Jill O’Malia cherishes the memories of her reign as Miss Indiana.
Those memories are still fresh 50 years later. O’Malia, whose maiden name is Jackson, was crowned in July 1969.
“I was very shocked when I won because I was just eligible (age-wise),” said O’Malia, who won the summer after graduating from Anderson High School. “The person that won Miss America that year had already graduated from college. I came in as an 18-year-old that was not afraid and had some talent.”
O’Malia won the Miss Anderson title in the city’s inaugural pageant to advance to Miss Indiana.
The Fishers resident will be recognized at the Miss Indiana competition for the 50th anniversary of her victory. The finals are June 15 at the Zionsville Performing Arts Center.
“As an 18-year-old, it seemed I earned a Ph.D in public relations, which is really true,” O’Malia said. “I traveled all the time. Most of the time I would speak or sing. It’s easier for a singer to go places than someone who has to bring a piano. It gave me a huge benefit as far as maturing.”
O’Malia was provided an Oldsmobile each month to do all the traveling.

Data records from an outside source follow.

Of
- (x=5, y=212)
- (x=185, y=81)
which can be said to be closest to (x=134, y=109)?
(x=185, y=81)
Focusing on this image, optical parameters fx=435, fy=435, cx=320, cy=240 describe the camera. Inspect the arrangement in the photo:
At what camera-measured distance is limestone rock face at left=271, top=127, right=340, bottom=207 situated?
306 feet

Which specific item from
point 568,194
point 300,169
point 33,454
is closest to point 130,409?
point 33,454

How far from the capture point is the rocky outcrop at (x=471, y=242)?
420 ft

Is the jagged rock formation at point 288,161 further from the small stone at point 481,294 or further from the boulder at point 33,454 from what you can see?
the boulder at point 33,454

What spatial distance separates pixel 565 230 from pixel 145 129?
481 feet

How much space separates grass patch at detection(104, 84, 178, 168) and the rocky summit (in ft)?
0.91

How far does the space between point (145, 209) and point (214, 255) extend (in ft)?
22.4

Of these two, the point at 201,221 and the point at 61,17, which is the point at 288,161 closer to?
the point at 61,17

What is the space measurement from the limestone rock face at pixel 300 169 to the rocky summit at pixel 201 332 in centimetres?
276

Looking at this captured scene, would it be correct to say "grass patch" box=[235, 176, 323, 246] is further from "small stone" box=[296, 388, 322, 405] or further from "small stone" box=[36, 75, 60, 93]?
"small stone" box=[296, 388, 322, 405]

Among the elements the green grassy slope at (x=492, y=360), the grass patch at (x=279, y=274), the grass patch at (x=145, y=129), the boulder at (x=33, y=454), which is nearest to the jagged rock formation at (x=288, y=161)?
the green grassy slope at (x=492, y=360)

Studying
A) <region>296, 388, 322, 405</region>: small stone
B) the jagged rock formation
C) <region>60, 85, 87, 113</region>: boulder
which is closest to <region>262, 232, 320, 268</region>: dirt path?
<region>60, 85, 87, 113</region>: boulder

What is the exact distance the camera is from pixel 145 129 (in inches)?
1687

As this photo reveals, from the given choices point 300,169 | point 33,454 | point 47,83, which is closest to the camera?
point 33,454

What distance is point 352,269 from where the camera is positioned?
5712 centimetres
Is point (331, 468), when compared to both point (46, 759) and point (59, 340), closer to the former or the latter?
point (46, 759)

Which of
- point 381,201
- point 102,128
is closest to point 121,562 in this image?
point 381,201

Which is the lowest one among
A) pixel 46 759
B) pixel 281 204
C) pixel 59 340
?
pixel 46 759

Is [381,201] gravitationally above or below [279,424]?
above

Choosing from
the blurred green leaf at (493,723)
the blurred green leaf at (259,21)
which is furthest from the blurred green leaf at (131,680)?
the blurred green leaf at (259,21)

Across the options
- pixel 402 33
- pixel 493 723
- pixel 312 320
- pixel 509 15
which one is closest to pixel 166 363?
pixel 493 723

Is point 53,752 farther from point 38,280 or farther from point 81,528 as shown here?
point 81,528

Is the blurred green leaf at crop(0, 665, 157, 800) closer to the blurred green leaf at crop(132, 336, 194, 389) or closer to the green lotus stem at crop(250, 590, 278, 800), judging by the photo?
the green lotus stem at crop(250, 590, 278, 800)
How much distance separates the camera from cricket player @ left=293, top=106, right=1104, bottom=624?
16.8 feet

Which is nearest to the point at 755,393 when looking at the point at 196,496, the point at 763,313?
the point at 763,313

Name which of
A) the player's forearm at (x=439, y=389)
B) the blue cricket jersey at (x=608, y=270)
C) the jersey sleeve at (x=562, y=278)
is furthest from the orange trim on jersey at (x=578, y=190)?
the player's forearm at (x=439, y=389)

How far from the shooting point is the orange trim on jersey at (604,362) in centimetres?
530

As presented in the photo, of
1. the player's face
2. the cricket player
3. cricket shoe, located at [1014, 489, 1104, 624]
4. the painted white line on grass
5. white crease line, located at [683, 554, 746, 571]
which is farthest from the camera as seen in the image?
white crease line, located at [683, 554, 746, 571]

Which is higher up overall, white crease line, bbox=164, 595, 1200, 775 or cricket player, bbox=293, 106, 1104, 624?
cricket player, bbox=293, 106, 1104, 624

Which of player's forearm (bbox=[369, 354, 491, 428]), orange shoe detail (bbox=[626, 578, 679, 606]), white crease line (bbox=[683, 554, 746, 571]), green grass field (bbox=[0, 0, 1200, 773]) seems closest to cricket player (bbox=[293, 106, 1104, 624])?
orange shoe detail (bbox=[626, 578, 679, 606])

“The last car, which happened to be a convertible, I was able to keep,” O’Malia said. “What a prize.”
Just as big a prize, O’Malia said, was the confidence and poise she gained from the experiences.
The Miss America pageant was in September in Atlantic City.
“My hometown of Anderson supported me from the very beginning of my reign,” she said. “In fact, the city chartered a jet, unbeknownst to me, and brought 100 of my friends to Atlantic City for two nights of the competition. When I walked the runway for the first night, I saw their signs, heard their cheers and saw their encouraging faces.”
O’Malia attended Butler University the first semester but had to take the second semester off because of all the travel for Miss Indiana. She is grateful the Miss Indiana scholarships paid for her education.
A fine arts major at Butler, O’Malia has been on professional and amateur stages since she was 13. She still performs regularly in community theater.
The Miss America pageant dropped the swimsuit portion last year, which O’Malia said was a good thing. She does remember creating a stir.
“Historically, the standard suit was a white one-piece suit with a front panel,” she said. “I wore a bright orange one-piece suit without a panel. I was the talk of the runway, and it was so risqué for the times.”
O’Malia said emcee Bert Parks said her swimsuit was probably a trend for the future.
O’Malia, who has performed the national anthem at Indiana Pacers games, performed in a lot of television and radio commercials during her Miss Indiana stint.
Her husband, Dennis, is a senior sales executive for Current Publishing, Inc.